Bauhaus Prairie Art Gallery

Celebrating the modernity of creative contemporary and traditional art through online art competition

Howard Harris

Fourth Place



Howard Harris


Howard Harris

"No Monkeys"

Mixed Media Photo Based , 36"x 30"

Sale Price $2900

Artist Statement & Biography

Influenced by both Op Art and chaos theory, Howard Harris breaks with the strictures of traditional photography to reimagine the expressive possibilities in a photo-based image. Harris states that his explorations in photographic art represent “an attempt to recreate the perceptual experience, with its dynamic nature and hidden complexities”.

Harris’s work engages the idea that every photographic moment allows for a multiplicity of experiences depending on the way we look at it. Even in his more representational work, the identity of the object is pushed toward abstraction and the full experience of the image – the sensuous allure of color and line and spatial energy – is felt.
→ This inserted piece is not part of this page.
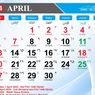 Jadwal Libur Paskah 2025, Siap-siap Libur Panjang Lagi usai Lebaran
Harris creates his “visions” as kaleidoscopes of visual movement, as if the image could shift before your eyes. Many of his photographs feature biomorphic blooms of colors shimmering across a rhythmic space. In some of his 3-dimensional pieces, Harris gives his images a sculptural effect, layering the work using clear acrylic surfaces superimposed on a subtle grid and then shaping the surface. The images gain dimension and the viewing experience shifts depending on the angle.

Harris has long been interested in space and form and, eventually, how both can be represented in a visual object. A native of Denver, Harris received his BFA from the Kansas City Art Institute and completed a Masters in Industrial Design at the Pratt Institute in Brooklyn mentored by the renowned design theorist and educator Rowena Reed Kostellow. Through his growing interest in such Op artists as Julian Stanczak and Josef Albers as well as Henry Moore’s figurative sculptures, Harris learned to appreciate the way visual perception can be broken up and reconfigured creating an immersive experience before your eyes. Harris’s expressive and visually arresting photo images build from these earlier insights.

Josef Albers once said that “Abstraction is real, probably more real than nature”. In his photographic explorations, Harris also takes reality and twists and toys with it in intriguing ways to shift the sensory awareness of the viewer. As his work proves, perception is forever changing.